- A cellulitis of the supraglottis that may cause airway compromise. An airway emergency, especially in children, and precautionary measures must be taken.
- Epiglottitis is classically described in children aged 2 to 6 years of age; however, it may manifest at any age, including in newborns. It may now be more common in older children and adults due to the Haemophilus influenzae type B (Hib) vaccine.
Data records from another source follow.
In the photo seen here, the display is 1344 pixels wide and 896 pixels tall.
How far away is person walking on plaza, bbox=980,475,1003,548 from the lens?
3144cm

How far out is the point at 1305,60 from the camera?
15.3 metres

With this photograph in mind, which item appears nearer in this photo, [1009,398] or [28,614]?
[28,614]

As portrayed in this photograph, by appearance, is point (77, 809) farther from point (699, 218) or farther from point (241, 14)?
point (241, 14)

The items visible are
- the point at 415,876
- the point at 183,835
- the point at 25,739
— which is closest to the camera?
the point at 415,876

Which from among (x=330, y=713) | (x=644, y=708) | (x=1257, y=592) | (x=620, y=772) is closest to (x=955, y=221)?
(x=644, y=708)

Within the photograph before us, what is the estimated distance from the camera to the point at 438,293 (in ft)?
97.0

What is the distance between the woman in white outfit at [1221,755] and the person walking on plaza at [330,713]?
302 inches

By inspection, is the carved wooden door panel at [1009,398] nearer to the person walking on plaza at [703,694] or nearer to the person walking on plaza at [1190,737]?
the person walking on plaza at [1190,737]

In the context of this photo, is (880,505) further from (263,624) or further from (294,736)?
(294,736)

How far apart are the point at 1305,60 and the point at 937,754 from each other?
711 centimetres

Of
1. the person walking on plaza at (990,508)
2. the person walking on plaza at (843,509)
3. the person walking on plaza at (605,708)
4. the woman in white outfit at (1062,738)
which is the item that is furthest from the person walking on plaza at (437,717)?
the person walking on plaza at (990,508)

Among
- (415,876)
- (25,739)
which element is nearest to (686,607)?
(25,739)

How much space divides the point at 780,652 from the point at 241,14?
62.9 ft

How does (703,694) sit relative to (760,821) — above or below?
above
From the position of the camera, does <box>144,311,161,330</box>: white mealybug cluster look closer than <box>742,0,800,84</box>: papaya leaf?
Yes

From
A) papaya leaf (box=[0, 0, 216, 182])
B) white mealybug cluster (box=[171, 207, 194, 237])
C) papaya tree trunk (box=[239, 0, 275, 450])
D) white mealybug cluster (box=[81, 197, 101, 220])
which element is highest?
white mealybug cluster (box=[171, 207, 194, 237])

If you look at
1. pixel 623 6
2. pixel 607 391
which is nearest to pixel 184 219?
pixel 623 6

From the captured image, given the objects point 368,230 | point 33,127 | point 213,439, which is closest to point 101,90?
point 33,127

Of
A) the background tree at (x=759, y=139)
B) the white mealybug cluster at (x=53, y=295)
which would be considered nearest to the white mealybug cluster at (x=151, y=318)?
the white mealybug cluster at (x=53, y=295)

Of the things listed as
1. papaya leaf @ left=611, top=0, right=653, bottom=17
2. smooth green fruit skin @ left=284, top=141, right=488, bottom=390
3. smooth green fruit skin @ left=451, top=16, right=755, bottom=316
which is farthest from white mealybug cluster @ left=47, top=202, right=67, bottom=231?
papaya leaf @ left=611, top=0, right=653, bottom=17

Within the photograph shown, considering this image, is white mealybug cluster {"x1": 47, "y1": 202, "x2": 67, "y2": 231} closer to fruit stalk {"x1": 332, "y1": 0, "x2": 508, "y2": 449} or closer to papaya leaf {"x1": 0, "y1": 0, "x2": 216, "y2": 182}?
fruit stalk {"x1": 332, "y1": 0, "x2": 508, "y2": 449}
- The most common signs are rapid onset of high fever, sore throat, inability to control secretions, classic tripod positioning, difficulty breathing, and irritability. Adults may have a more indolent presentation and may not require airway intervention (only about 20% of adults require intubation whereas most children do).
- Cooperation between the otolaryngologist, paediatrician, or emergency department physician and anaesthetist is crucial.
- No action should be taken that could stimulate a child with suspected epiglottitis, including examination of the oral cavity, starting intravenous lines, blood draws, or even separation from a parent. Similar caution is required in fulminant acute epiglottitis in adults.
- Diagnosis is made on clinical grounds, and laboratory or other interventions should not preclude or delay timely control of the airway in a suspected case of epiglottitis.
- Once the airway has been secured and antibiotics have been initiated, the condition usually resolves rapidly.
- Vaccination does not preclude the possibility of epiglottitis or even the possibility of epiglottitis from Haemophilus influenzae.